LRP stops performing NAT for existing sockets after temporary k8s API-server unavailability #31988

dglushenok · 2024-04-16T10:44:55Z

Is there an existing issue for this?

I have searched the existing issues

What happened?

We using NodeLocal DNSCache with Local Redirect Policy:

apiVersion: "cilium.io/v2"
kind: CiliumLocalRedirectPolicy
metadata:
  name: "nodelocaldns"
  namespace: kube-system
spec:
  redirectFrontend:
    serviceMatcher:
      serviceName: kube-dns
      namespace: kube-system
  redirectBackend:
    localEndpointSelector:
      matchLabels:
        k8s-app: node-local-dns
    toPorts:
      - port: "53"
        name: dns
        protocol: UDP
      - port: "53"
        name: dns-tcp
        protocol: TCP

Some kind of our services opens UDP socket to DNS service at start and never reopens it.
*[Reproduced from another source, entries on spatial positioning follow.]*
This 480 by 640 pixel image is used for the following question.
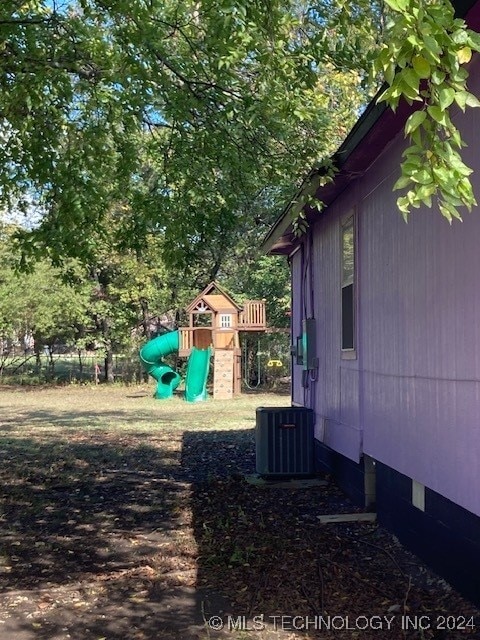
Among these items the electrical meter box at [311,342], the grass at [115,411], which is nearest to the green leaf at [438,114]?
the electrical meter box at [311,342]

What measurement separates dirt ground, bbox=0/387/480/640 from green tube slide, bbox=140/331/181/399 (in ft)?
43.3

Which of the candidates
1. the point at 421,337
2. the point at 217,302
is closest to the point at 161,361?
the point at 217,302

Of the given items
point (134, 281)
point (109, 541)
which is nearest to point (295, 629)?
point (109, 541)

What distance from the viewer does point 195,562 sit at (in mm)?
5246

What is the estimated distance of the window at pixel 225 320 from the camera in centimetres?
2375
For example:

k8s-node # nsenter -t 3866824 -n ss -na | grep ':53 '
udp    ESTAB      0       0                                         10.10.23.25:57229                              10.10.23.193:53

10.10.23.193 here is address of local instance of node-local-dns, but the service connects to 10.11.0.2 - the address of kube-dns service (as read from /etc/resolv.conf).

When tracing the client service we can see that replies are coming from 10.11.0.2 (as if it is kube-dns). So, LRP performs NAT and everything works well:

k8s-node # nsenter -t 3866824 -n strace -f -e recvfrom -p 3866824 2>&1 | grep 'htons(53)'
[pid 3866912] recvfrom(95, "\340\270\205\200\0\1\0\2\0\0\0\0\nstatistics\4back\7k8s"..., 4097, 0, {sa_family=AF_INET, sin_port=htons(53), sin_addr=inet_addr("10.11.0.2")}, [16]) = 216
[pid 3866912] recvfrom(95, "|\0\205\200\0\1\0\1\0\0\0\0\nstatistics\4back\7k8s"..., 4097, 0, {sa_family=AF_INET, sin_port=htons(53), sin_addr=inet_addr("10.11.0.2")}, [16]) = 159
[pid 3866914] recvfrom(95, "\216\305\205\200\0\1\0\1\0\0\0\0\nstatistics\4back\7k8s"..., 4097, 0, {sa_family=AF_INET, sin_port=htons(53), sin_addr=inet_addr("10.11.0.2")}, [16]) = 159

Until k8s node temporary looses network access to k8s master. After that, the service receives DNS replies not from 10.11.0.2, but from 10.10.23.193 (from the same socket, created to 10.11.0.2). That triggers DNS anti-spoofing in client library (c-ares), which just drops replies from "wrong" address.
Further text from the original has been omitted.